エルゴートは流暢な日本語で自身、そして共演者の役柄と作品概要を丁寧に説明。渡辺については「レジェンドと一緒に仕事ができてうれしかった」と振り返る。初めて観た渡辺の出演作は『インセプション』(10)で、表情と声がすばらしいと大絶賛。続けて『硫黄島からの手紙』(06)を挙げ、「とても感動的な作品でした」と感想を伝える。次々と渡辺の出演作を挙げ、褒め続けるエルゴートに対し渡辺が「この作品に触れてよ!」とお願いする場面もあった。
伊藤については「とてもウマが合った」とのこと。エルゴートは伊藤の故郷を訪れ、毎日一緒に温泉に入り、伊藤の家族と食事をし、伊藤の母の手料理も食べたと報告。さらに「岐阜では山にものぼり、新年には一緒に初詣をしました」と仲良しエピソードも披露。笠松については「とてもクールな役だけど、感情をあらわにするシーンもあります。笠松さんの演技はとても魅力的で、一度観たら絶対好きになるはずです!」と大絶賛していた。
菊地については「とても素敵な演技をする人」とニッコリのエルゴート。菊地とエルゴートの間に座る渡辺のほうに視線を向け、「謙さんの演技は完璧ですが、凛子さんのほうが好きです!」といたずらっぽく微笑み、会場の笑いを誘った。山下については「一緒のシーンはなかった」と残念がるも「すごくカッコよくて、誰から見てもイケメン。今回のホストのキャスティングは完璧です」と太鼓判を押した。
菊地は「自分のことで精一杯でした」と撮影を振り返る。「みんなに追いつくのが精一杯の現場でしたが、日本語を一生懸命勉強し、情熱を持って新聞記者を演じていたアンセルの姿がとても刺激になりました」と感謝。さらに、緊張でいっぱいいっぱいになっていた際にマン監督から「しっかりして、君は女優だよ」という言葉をかけられ「そうだ、がんばんなきゃ」と覚悟を決めて現場に挑むようになったことを明かす。緊張がほぐれてからは毎日が新鮮に感じ、「とてもいい経験のできた現場でした」と満面の笑みを浮かべた。
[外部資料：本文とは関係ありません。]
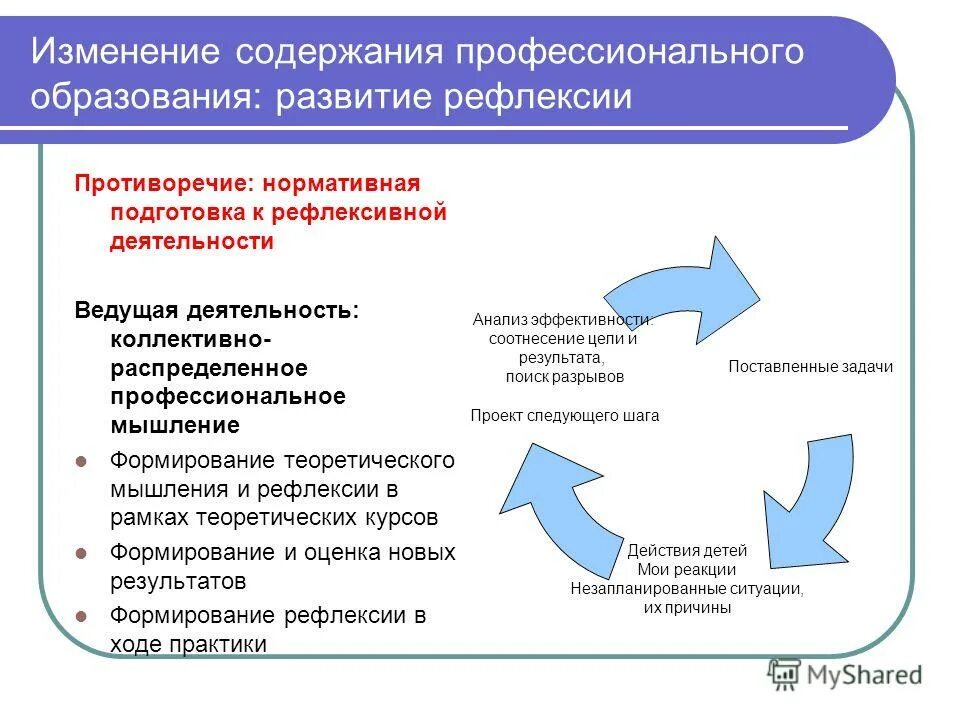 Изменение содержания профессионального образования: развитие рефлексии

Противоречие: нормативная подготовка к рефлексивной деятельности

Ведущая деятельность: коллективно-распределенное профессиональное мышление

Формирование теоретического мышления и рефлексии в рамках теоретических курсов

Формирование и оценка новых результатов

Формирование рефлексии в ходе практики

Анализ эффективности: соотнесение цели и результата, поиск разрывов

Проект следующего шага

Поставленные задачи

Действия детей
Мои реакции
Незапланированные ситуации, их причины

MyShared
会見中、ほぼ日本語で対応するエルゴートを見て、冒頭のあいさつで声がうわずったことを振り返り「ちょっと自分が情けなく感じてしまった」と苦笑いした伊藤。マン監督とのオーディションを振り返り、「最初は緊張よりもマン監督に会えるうれしさが上回っていました。2回目、3回目と会うなかで、もうすぐ役が手に届くと思うと緊張してしまう自分がいて…」と十分なパフォーマンスができない状態だったことを明かす。そんな伊藤を救ってくれたのは、尊敬するマン監督の言葉だったという。「(オーディションのビデオに映っていた)エネルギッシュな英明はどこにいったんだ?ドアから入ってきて、(オーディションの)部屋を去るまでに一瞬でも輝く瞬間があればいいんだ」とマン監督からアドバイスされた伊藤は、去り際に「See you on set!(現場で会おう!)」と言われて「選んでもらえた」とホッとしたそう。そのときの言葉が宝物になっているとしみじみ語っていた。
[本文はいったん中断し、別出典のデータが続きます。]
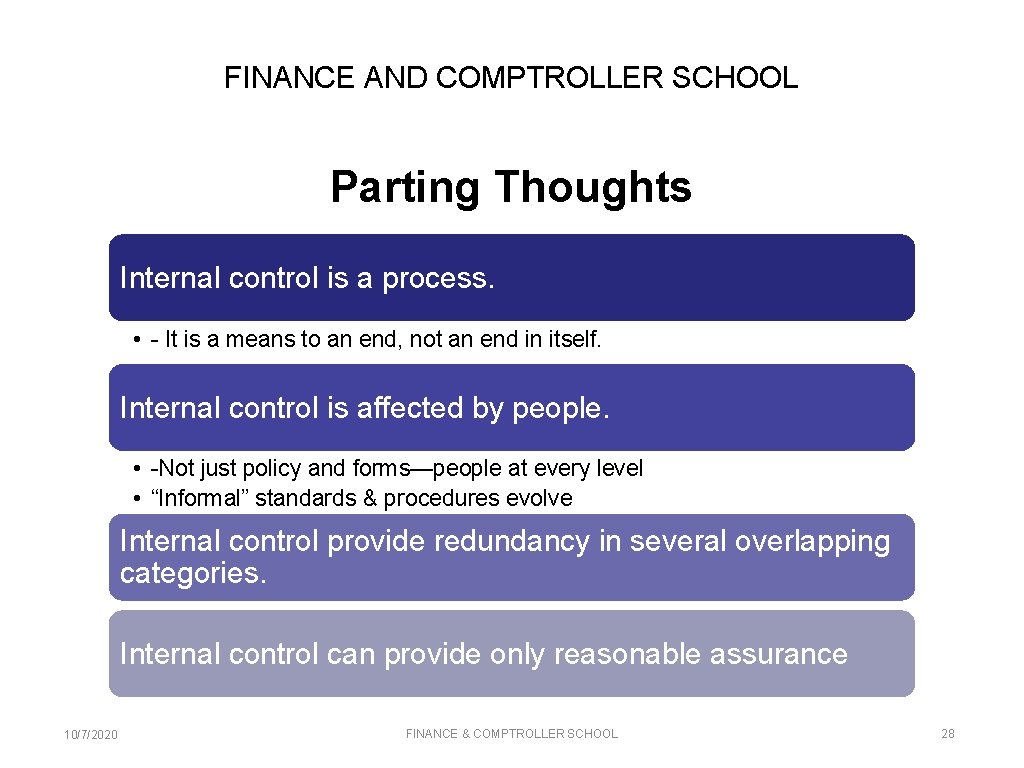 FINANCE AND COMPTROLLER SCHOOL

Parting Thoughts

Internal control is a process.

• - It is a means to an end, not an end in itself.

Internal control is affected by people.

• -Not just policy and forms—people at every level
• “Informal” standards & procedures evolve

Internal control provide redundancy in several overlapping categories.

Internal control can provide only reasonable assurance

10/7/2020

FINANCE & COMPTROLLER SCHOOL

28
笠松は「楽しく、激しく、ときには過酷なシーンなど、いろいろなシーンに参加でき、とてもエキサイティングな現場でした」と笑みを浮かべ「この気持ちに当てはまる日本語が見つかりません。学ぶことも多く、当時自分が持っていたコンプレックスや将来への不安など、すべてのネガティブな感情を監督たちが取り除いてくれたので、芝居に集中することができました」と感謝を伝えた。この現場の経験は自身への「プレゼント」だと表現し、自分も誰かの人生が好転するようなきっかけを与えられるような人になれるよう、がんばろうと思ったことも明かしていた。
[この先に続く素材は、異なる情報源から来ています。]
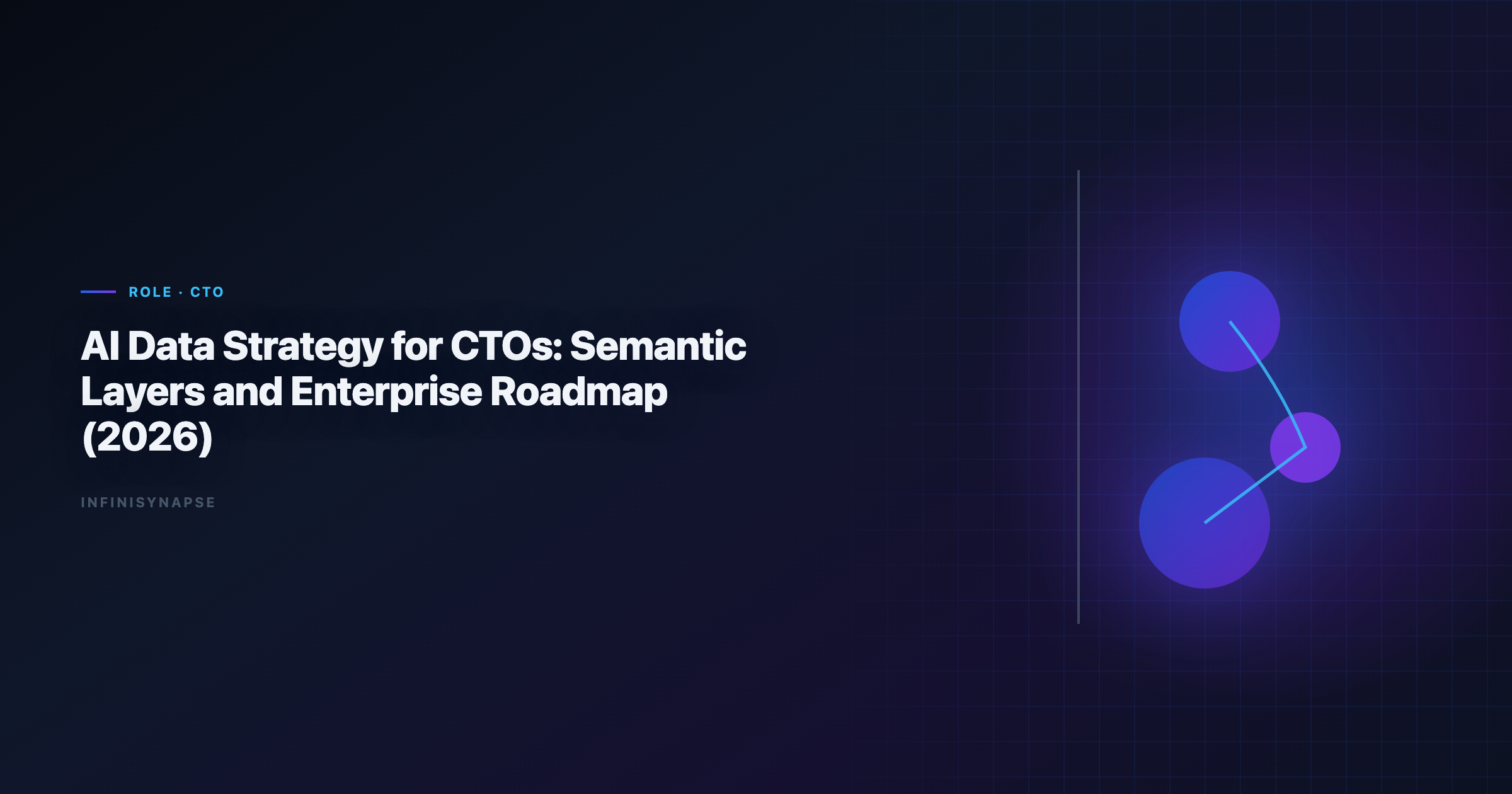 ROLE · CTO

AI Data Strategy for CTOs: Semantic Layers and Enterprise Roadmap (2026)

INFINISYNAPSE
「外国から見た東京はこんな風に見えるんだと学べた」と話した山下は、作品から東京、そして日本を学んだことに触れ、「いろいろなカルチャーが一つの現場に混合していましたが、いい作品を作るぞという情熱は世界共通だと思いました」と微笑む。さらに「カッコ悪くても、ミスがあってもいい。ありのままの自分を認めてもらえた気がしてうれしかったし、心地よかったです」と振り返り、現場での1秒1秒を噛み締めていたこと、そして、渡辺や伊藤との久しぶりの共演、エルゴート、笠松、菊地ら尊敬できる人たちとの新たな出会いのよろこびも語っていた。
美しい日本庭園でのフォトセッションでは、タイトなスケジュールをこなすため、渡辺自らがホワイトバランスチェック用のスケッチブックを手にするなど、スタッフのように振る舞う場面も。コロナ禍以降、スターの来日が続々とキャンセルになっていたが、4月に入り映画、ドラマ関係の来日も始まりつつあるなか開催された、日米のスター集結の文字通り華やかな会見となった。